BEP:8
Title:Tracker Peer Obfuscation
Version: a6d4c7fcc6be11d0093b6b3b5687e3209e97c2cb
Last-Modified:Wed Apr 30 01:09:14 2008 +0000
Author: David Harrison <dave@bittorrent.com>, Anthony Ciani <tony@ciani.phy.uic.edu>, Arvid Norberg <arvid@bittorrent.com>, Greg Hazel <greg@bittorrent.com>
Status: Deferred
Type:Standards Track
Created:31-Jan-2008
Post-History:

This extends the tracker protocol to support simple obfuscation of the peers it returns, using the infohash as a shared secret between the peer and the tracker. The obfuscation does not provide any security against eavesdroppers that know the infohash of the torrent. The goal is to prevent internet service providers and other network administrators from blocking or disrupting bittorrent traffic connections that span between the receiver of a tracker response and any peer IP-port appearing in that tracker response.

The key words "MUST", "MUST NOT", "REQUIRED", "SHALL", "SHALL NOT", "SHOULD", "SHOULD NOT", "RECOMMENDED", "MAY", and "OPTIONAL" in this document are to be interpreted as described in IETF RFC 2119.

Announce

When using this extension, instead of passing the info_hash parameter to the tracker, a sha_ih is passed.

The value of sha_ih MUST be the info-hash of the torrent, with a second SHA-1 applied to it.

For example if a torrent has infohash with hex representation aaf4c61ddcc5e8a2dabedef3b482cd9aea9434d then its sha_ih is sha1(infohash)='6b4f89a54e2d27ecd7e8da5b4ab8fd9d1d8b119'.

The value MUST be url encoded, just like the info_hash. Thus the sha_ih above when url encoded becomes kO%89%A5N-%27%EC%D7%E8%DA%05%B4%AB%8F%D9%D1%D8%B1%19.

If the sha_ih is passed then the value for the port parameter should be treated as a 16 bit integer and MUST be obscured as described in the Obfuscation Method section. Similarly if the optional ip parameter is passed in the announce then its value MUST also be so obscured.

This extension does not change the semantics of any parameter passed in the peer's announce.

Announce Response

If the tracker supports this extension, the response should be exactly the same as if the info_hash had been passed, except that any field that contains peer information (such as peers, peers6 or any other field defined by another extension) MUST be obfuscated as described in the next section.

There are additional parameters the tracker may OPTIONALLY return. These are discussed in the optimizations section.

Obfuscation Method

The values for the ip and port announce parameters, the returned peer list and any other values that contain peer information are obscured using the method described in this section.

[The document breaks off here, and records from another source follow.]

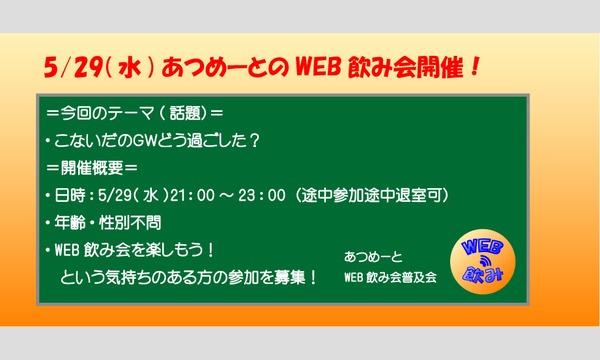 オープン型WEB飲み会(オンライン飲み会) イベント画像1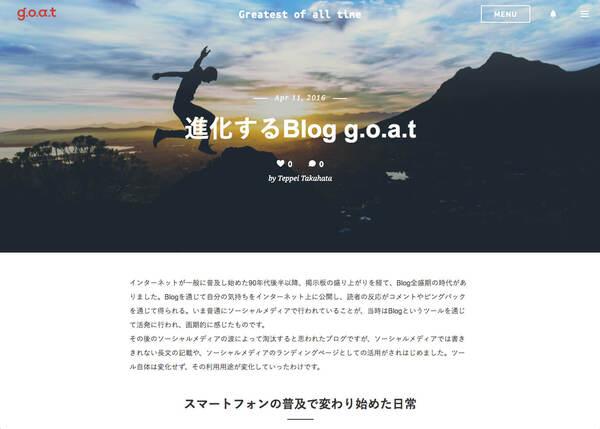なぜいまさら「ブログ」なの?KDDIウェブに聞く新サービスの狙い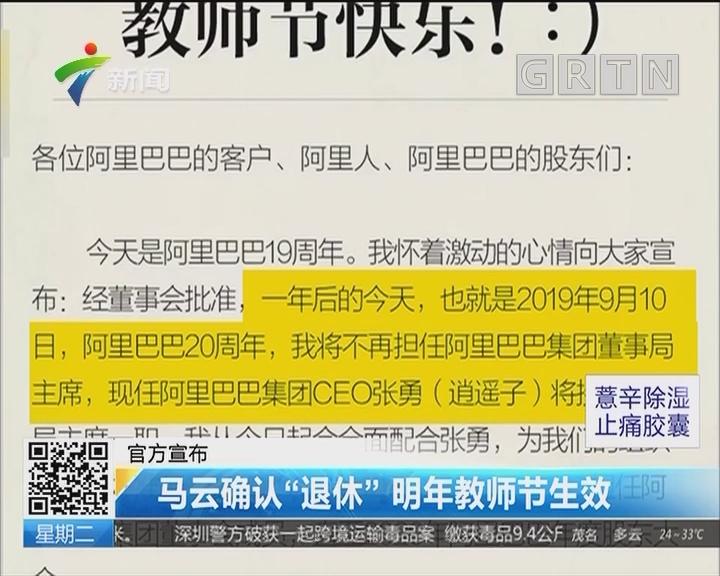 """官方宣布:马云确认""""退休"""" 明年教师节生效"""
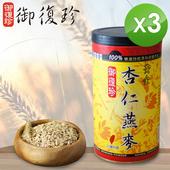 《御復珍》黃金杏仁燕麥3罐組 (無糖, 450g/罐)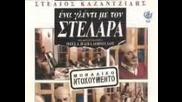 Stelios Kazantzidis - oi misou kaloi
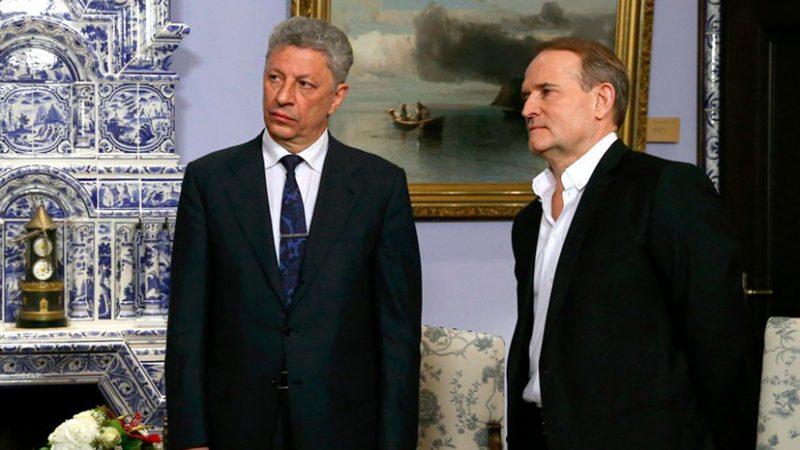 Бойко и Медведчук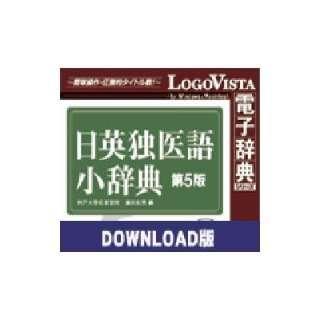 日英独医語小辞典第5版 for Mac【ダウンロード版】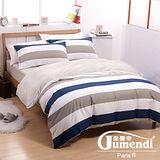【法國Jumendi-個性年代】台灣製雙人四件式特級純棉被套床包組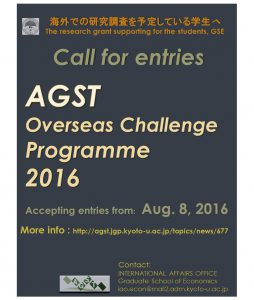 AGST Challenge Programme2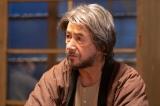 泰樹(草刈正雄)=連続テレビ小説『なつぞら』第7週「なつよ、今が決断のとき」第38回より(C)NHK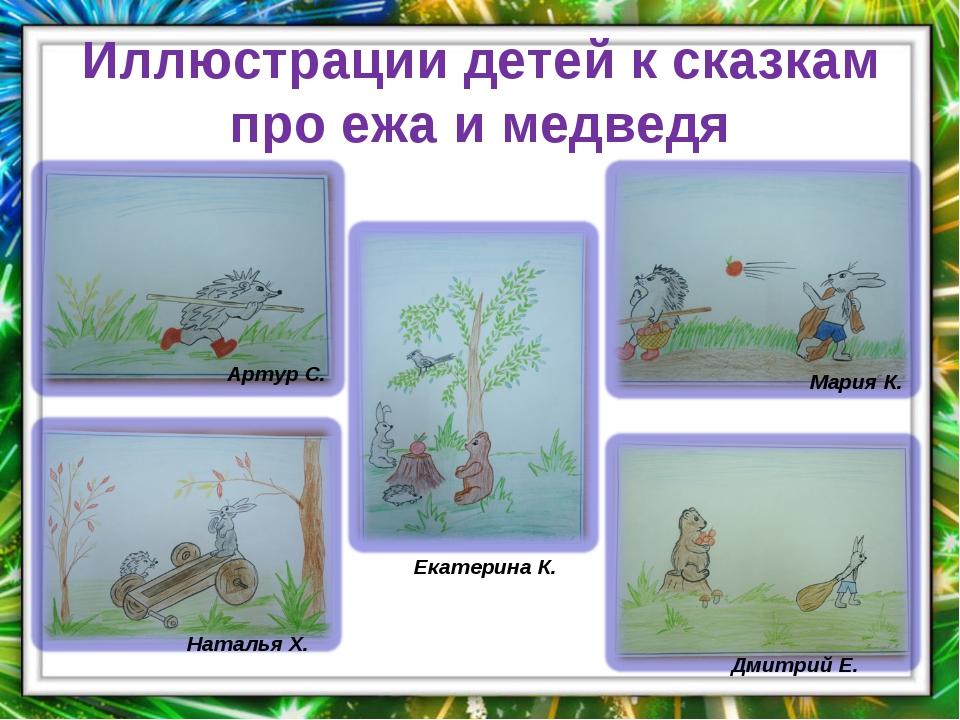 Иллюстрации детей к сказкам про ежа и медведя Артур С. Наталья Х. Мария К. Дм...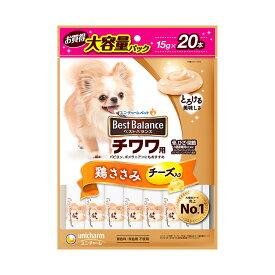 ベストバランスおやつ チワワ用 鶏ささみ 15g×20本 関東当日便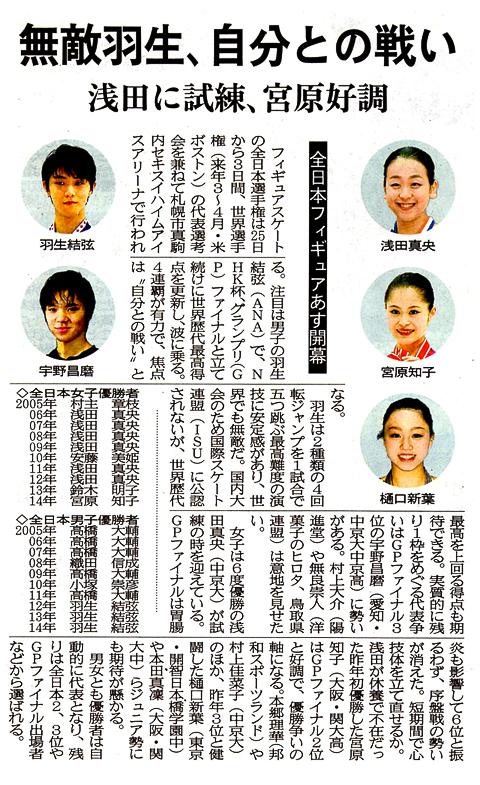 20151224-nihonkai03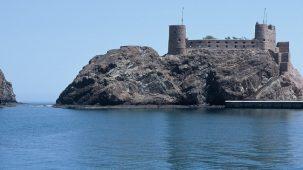 Omantourisme.com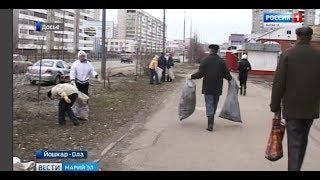 На помощь весне – в Йошкар-Оле стартовал месячник по уборке  города - Вести Марий Эл
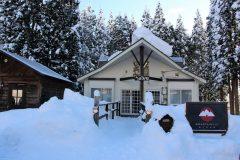 Mountain Hut Myoko
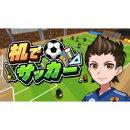 [Switch] 机でサッカー (ダウンロード版)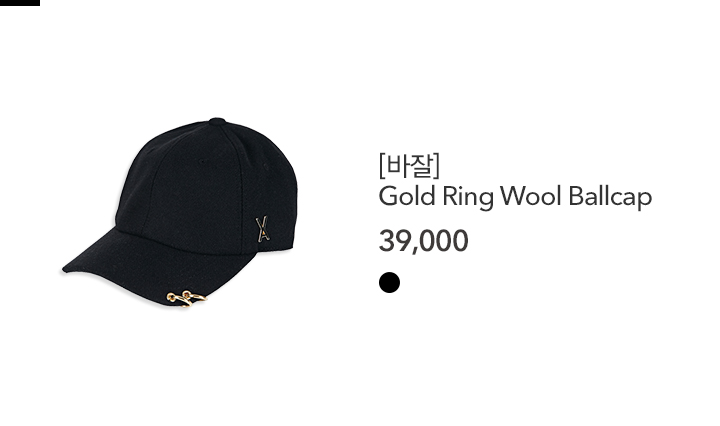NEW_03.[바잘]Gold double ring wo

We distinguish between the tracker peer list and the returned peer list. The tracker peer list contains the ip-port pairs of all known peers in a given torrent, i.e., those peers that have reported to the tracker that they are transferring the file with a given infohash. The tracker may store this peer list however it wishes. The returned peer list contains a packed array of ip-port pairs conforming to the BitTorrent protocol specification. If the swarm is sufficiently large then the returned ip-port pairs constitute a subset of the ip-port pairs in the tracker peer list.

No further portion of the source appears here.